De wettelijke regelingen
3.1
Ingevolge artikel 11, eerste lid, van de Lar bedraagt de termijn voor het indienen van een bezwaarschrift zes weken en gaat deze termijn in op de dag na die waarop de beschikking is gedagtekend.
3.2
Ingevolge artikel 12, eerste lid, van de Lar wordt een bezwaarschrift niet-ontvankelijk verklaard indien het is ingediend voordat de termijn is ingegaan of nadat de termijn is verstreken.
Ingevolge het derde lid blijft ten aanzien van een na afloop van de termijn ingediend bezwaarschrift niet-ontvankelijkverklaring op die grond achterwege, indien de indiener aannemelijk maakt dat hij het geschrift heeft ingediend, zo spoedig als dit redelijkerwijs verlangd kon worden en het tegendeel daarvan niet blijkt.
De beoordeling
4. In dit geval is de bezwaartermijn op 11 respectievelijk 12 maart 2022 aangevangen en op 21 respectievelijk 22 april 2022 verstreken. Vast staat dat dat appellante het bezwaarschrift heeft ingediend nadat deze termijn is verstreken. Beoordeeld dient dan te worden of verweerder op goede gronden heeft geconcludeerd dat in het door appellante aangevoerde geen grond is te vinden waaruit hij de termijnoverschrijding verschoonbaar had moeten achten. Bij de beoordeling neemt het gerecht het volgende in aanmerking.
5.1
Uit de door verweerder overgelegde stukken en hetgeen appellante ter zitting heeft te kennen gegeven, staat vast dat appellante de bestreden beschikkingen op 10 en 11 maart 2022 via email heeft ontvangen. Appellante heeft gesteld dat de e-mails als onderwerp “cobransa mensual” hadden en daardoor niet zijn geopend. Gebleken is verder dat vanaf 2020 en gedurende het loonsubsidie tijdvak, alle correspondentie tussen de SVb en appellante via de email verliep. Vast staat ook dat appellante in maart 2022 een miSVb-account had waarop zij de haar aangaande documenten kon raadplegen.
5.2
Dat appellante e-mails van de SVb over loonsubsidie, ongeacht het onderwerp, niet heeft geopend komt voor haar rekening en risico. Bovendien heeft appellante ook tijdig de documenten in haar miSVb-account kunnen raadplegen. Dat zij dit kennelijk niet heeft gedaan, komt evenzeer voor haar rekening en risico. Nu appellant ruim 9 maanden na het verstrijken van de bezwaartermijn, haar bezwaarschrift heeft ingediend en deze termijnoverschrijding niet verschoonbaar is te achten, heeft verweerder terecht het bezwaar van appellante niet-ontvankelijk verklaard wegens termijnoverschrijding.

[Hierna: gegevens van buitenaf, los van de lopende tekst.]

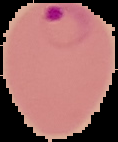 Image is 118×142 pixels. From a thin blood film. The area outside the segmented cell region is set to black. Malaria status: parasitized.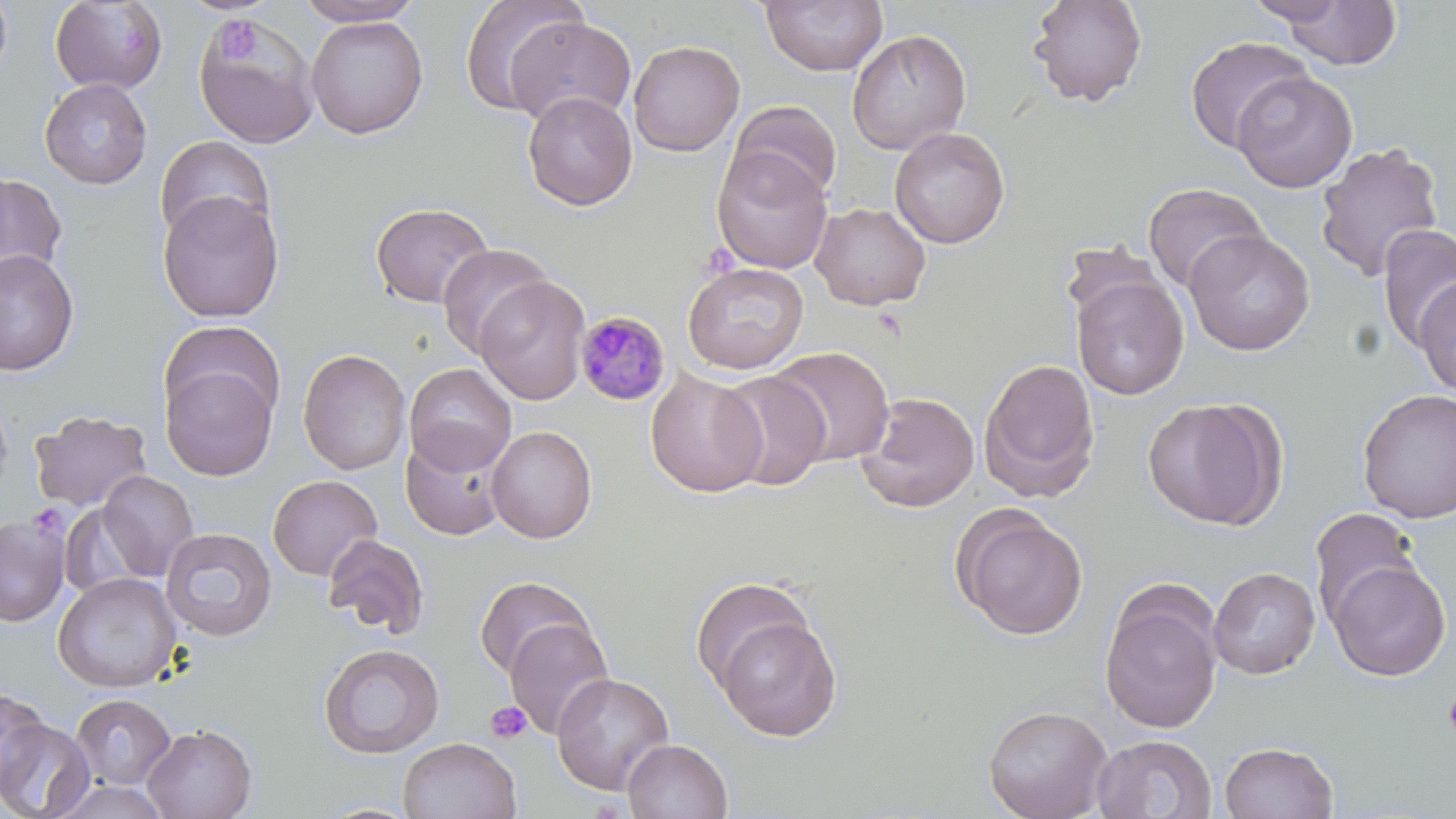 Approximate bounding boxes as [x1, y1, x2, y2] in pixels. Plasmodium malariae-infected red blood cell locations: [574, 311, 670, 407]. Platelet locations: [216, 21, 258, 64], [1442, 690, 1456, 741], [486, 701, 532, 744]. Uninfected red blood cell locations: [0, 0, 13, 87], [293, 0, 427, 26], [458, 0, 587, 118], [1026, 0, 1148, 108], [1244, 0, 1351, 25], [50, 1, 169, 94], [758, 1, 888, 77], [1279, 1, 1403, 69], [193, 12, 321, 149], [305, 14, 429, 139], [504, 15, 637, 127], [846, 29, 972, 156], [1184, 35, 1312, 154], [628, 40, 745, 157], [1231, 70, 1357, 194], [39, 77, 153, 189], [522, 91, 638, 211], [728, 100, 842, 204], [889, 126, 1010, 249], [155, 134, 275, 245], [1314, 141, 1445, 283], [711, 147, 833, 274], [0, 172, 67, 285], [1142, 183, 1268, 293], [157, 191, 284, 324], [370, 202, 494, 310], [810, 202, 931, 311], [1377, 223, 1456, 353], [1183, 229, 1316, 356], [437, 243, 553, 357], [0, 249, 79, 377], [682, 262, 809, 375], [1071, 273, 1189, 401], [475, 275, 591, 405], [1413, 277, 1456, 398], [160, 319, 285, 430], [769, 346, 896, 466], [298, 348, 410, 475], [978, 358, 1101, 501], [160, 361, 278, 482], [404, 363, 517, 475], [645, 368, 767, 498], [716, 370, 831, 491], [1356, 388, 1456, 524], [855, 391, 980, 514], [0, 392, 14, 502], [1143, 397, 1285, 530], [28, 409, 152, 513], [486, 425, 598, 543], [400, 431, 508, 542], [96, 471, 199, 581], [267, 474, 383, 581], [953, 507, 1088, 641], [1308, 507, 1422, 628], [1, 513, 70, 626], [160, 527, 278, 642], [322, 533, 430, 639], [1326, 559, 1451, 681], [1208, 566, 1320, 679], [53, 572, 181, 693], [474, 575, 595, 681], [690, 575, 817, 692], [1098, 584, 1224, 735], [713, 615, 842, 741], [503, 617, 614, 739], [318, 643, 445, 759], [551, 673, 674, 796], [0, 687, 49, 794], [70, 693, 176, 790], [982, 703, 1113, 819], [0, 719, 95, 819], [142, 723, 257, 819], [1092, 734, 1217, 818], [398, 736, 522, 819], [622, 738, 733, 819], [1219, 740, 1339, 819], [49, 779, 172, 819]. Slide-level diagnosis: Plasmodium malariae. Single field of view. Image is 1456×819 pixels. May-Grünwald-Giemsa stain. Light microscopy. Captured at 1000x magnification. Thin blood smear.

6. Het voorgaande leidt tot de slotsom dat het beroep ongegrond is. Hetgeen appellante voor het overige heeft aangevoerd, behoeft dan ook geen bespreking.

BESLISSING

De rechter in dit gerecht:
- verklaart het beroep ongegrond.
Deze beslissing is gegeven door mr. N.K. Engelbrecht, rechter in dit gerecht, en werd uitgesproken ter openbare terechtzitting van 17 januari 2024 in aanwezigheid van de griffier.
Tegen deze uitspraak kunnen beide partijen binnen zes weken na dagtekening van deze uitspraak hoger beroep instellen bij het Gemeenschappelijk Hof van Justitie (LAR-zaken).

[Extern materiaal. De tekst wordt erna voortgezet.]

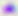
modality = photomicrograph
magnification = 400x
identification = Toxoplasma gondii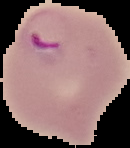

Summary:
  - Image type: segmented cell region on a black background
  - Preparation: thin blood smear
  - Image size: 130×148 pixels
  - Result: malaria parasites detectedAssess this cell for malaria.
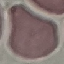
It is uninfected.

Summary:
  - Preparation: thin blood smear
  - Capture: smartphone through the microscope eyepiece
  - Image type: cell patch, automatically extracted from a larger field of view and resized to 64 × 64 pixels
  - Stain: Giemsa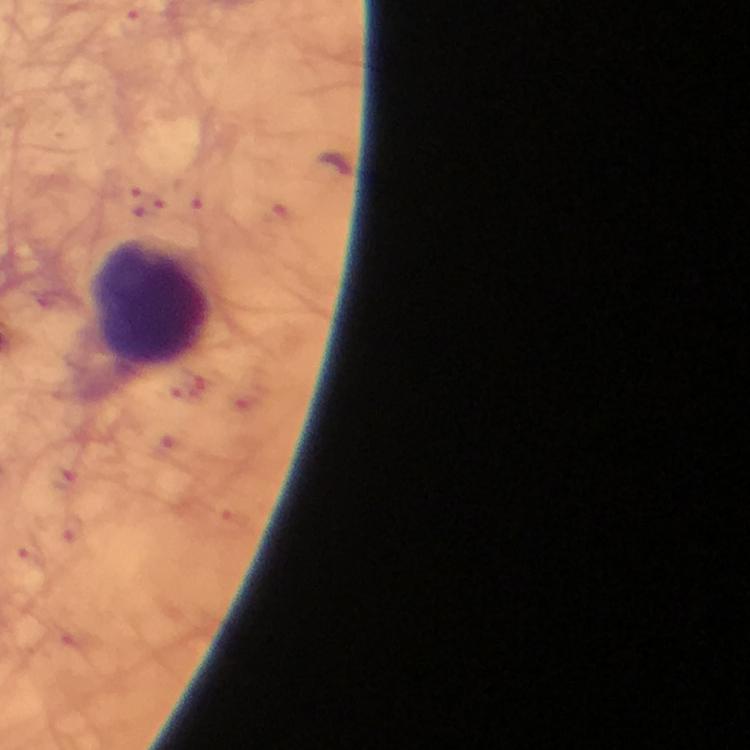

Plasmodium parasite locations = approximate object centers, in pixels from the top-left corner: (x=334, y=163)
cropped from = one field of view
magnification = 100x
image size = 750×750 pixels
preparation = thick blood film
context = from a diagnostic examination for malaria
capture = smartphone camera through the microscope
leukocyte locations = approximate object centers, in pixels from the top-left corner: (x=150, y=303)
immersion oil = applied
stain = Giemsa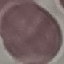
Malaria status: uninfected. Giemsa-stained preparation. Acquired by smartphone through the microscope eyepiece. Automatically extracted cell patch, resized to 64 × 64 pixels. Thin blood film.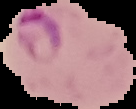

Image is 136×109 pixels. Result: Plasmodium parasites identified. Cell region segmented out of the field of view; the surrounding area is masked to black. From a thin blood film.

Het hoger beroepschrift moet worden ingediend bij de griffie van dit Gerecht.
U wordt verzocht bij het indienen van het hoger beroepschrift het volgende in acht te nemen:
1. Leg bij het hoger beroepschrift een afschrift over van deze uitspraak;
2. Onderteken het hoger beroepschrift en vermeld het volgende:
a. de naam en het adres van de indiener of de gemachtigde,
b. de dag van ondertekening,
c. waartegen u in hoger beroep komt,
d. waarom u het niet eens bent met deze uitspraak (de gronden van het hoger beroep).
Voor het instellen van hoger beroep is een griffierecht van Afl. 75 verschuldigd.